Supplied records:
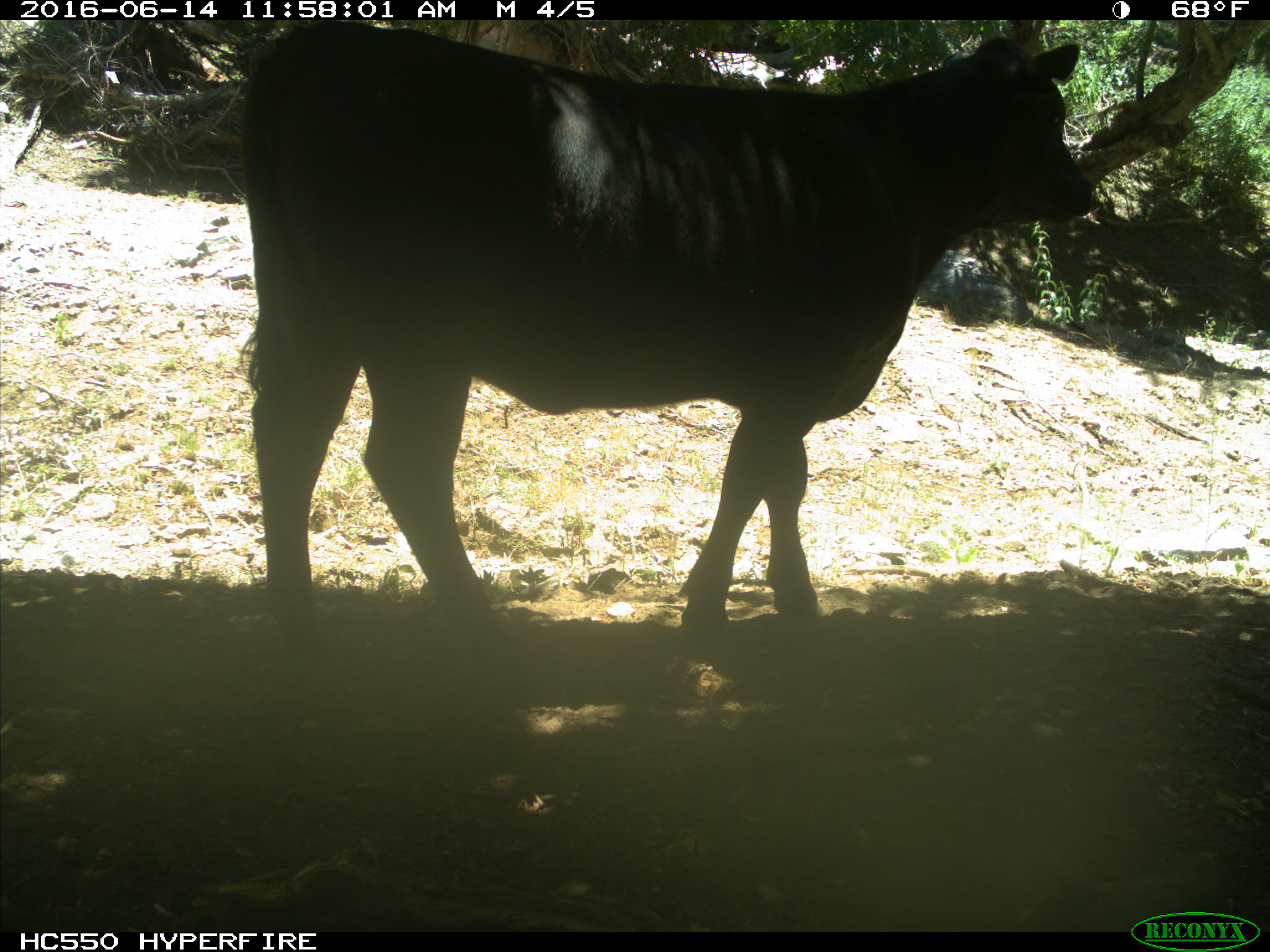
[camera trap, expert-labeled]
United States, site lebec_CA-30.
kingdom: Animalia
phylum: Chordata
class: Mammalia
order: Artiodactyla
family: Bovidae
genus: Bos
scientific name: Bos taurus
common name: domestic cow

Required action: Beginning with the line that holds "United States, site lebec_CA-30.", restate word for word every line down to the end of the data, and only those lines.

Response to this task:
United States, site lebec_CA-30.
kingdom: Animalia
phylum: Chordata
class: Mammalia
order: Artiodactyla
family: Bovidae
genus: Bos
scientific name: Bos taurus
common name: domestic cow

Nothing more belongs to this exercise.